[Source text]:

But in an edge environment, if you get things wrong and you
have to go back out and send engineers to every site, you're
talking about a multiple of your normal operating cost for that
site for the year.
And I think that's where the focus of cost needs to be more
the whole life cycle of the application.
And remembering that over 10 years, we're probably going to want to deploy additional applications out there.
There must be some tensions around having enough resources for future applications versus just current applications.
Yeah, the big issue for the end user is that they start with one application that they need to deploy.
They have a use case.
They have the economics for it,
which means that they know what kind of benefit they expect the application to bring
in terms of added value, increased reliability, and so on.
The Edge application is built around that initial core application.
What we found is that after roughly one year or two years,
they start to deploy more because they
see the value of it they already invested in the infrastructure the software the knowledge that is
needed to understand how to keep it up and at that point they start to see the value of platforms
that can grow more or less linearly without having to change everything or to have to
drop things down so that it will be able to, let's say, continue to operate even if you
change the application itself.
Carlo, I want to get back to one of the things you said at the very top, and that is the
importance of making sure that you have a functional system in the lab.
Because as you point out, it's very easy on your lab or on your desktop to put something together
that sort of works. But to have something that is guaranteed, absolutely, definitely, 100%
will work when it's deployed on site, when it's deployed at scale, and when it's deployed over time is
absolutely critical. How do you do that? I mean, how can you possibly test that with, you know,
and know for sure that it's going to work? Well, the key aspect is treating everything
as a possible failure, both the hardware and the software. That's why there is one aspect of edge, which is autonomics,
the ability for the system to be able to compensate for failures,
which will happen.

[Information supplied]:
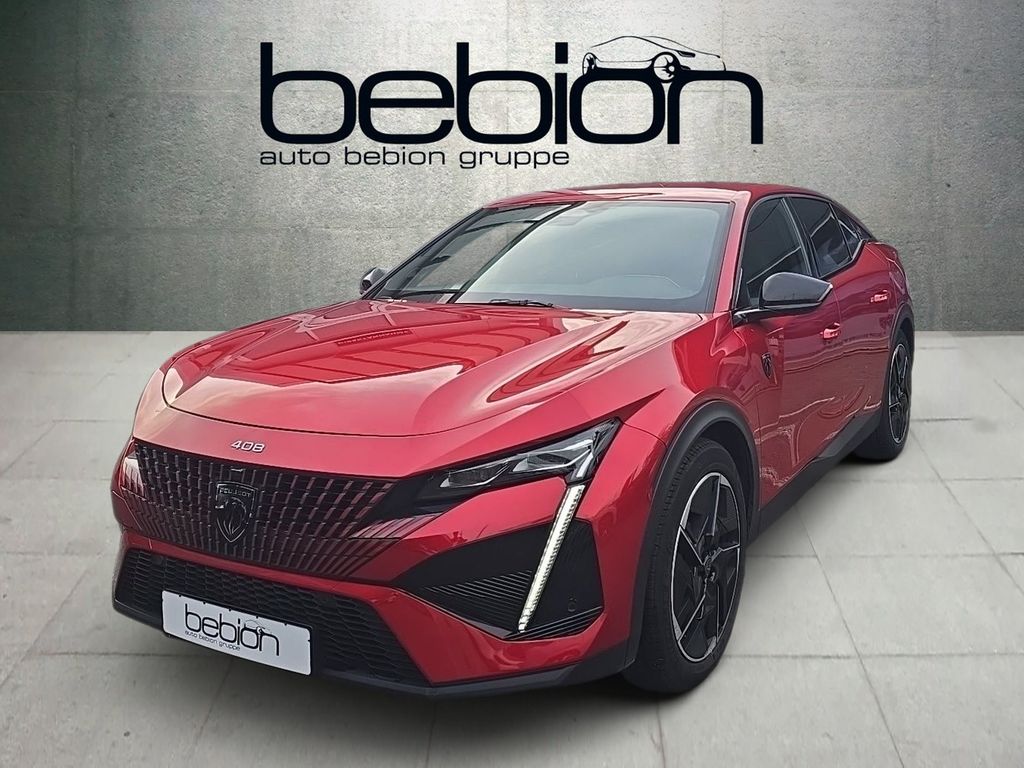 Peugeot 408 2024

[What the task requires]: Could you write out, word for word, the passage of the edge computing discussion from "They have a" up to and including "reliability, and so on."?

[Solution below]:
They have a use case.
They have the economics for it,
which means that they know what kind of benefit they expect the application to bring
in terms of added value, increased reliability, and so on.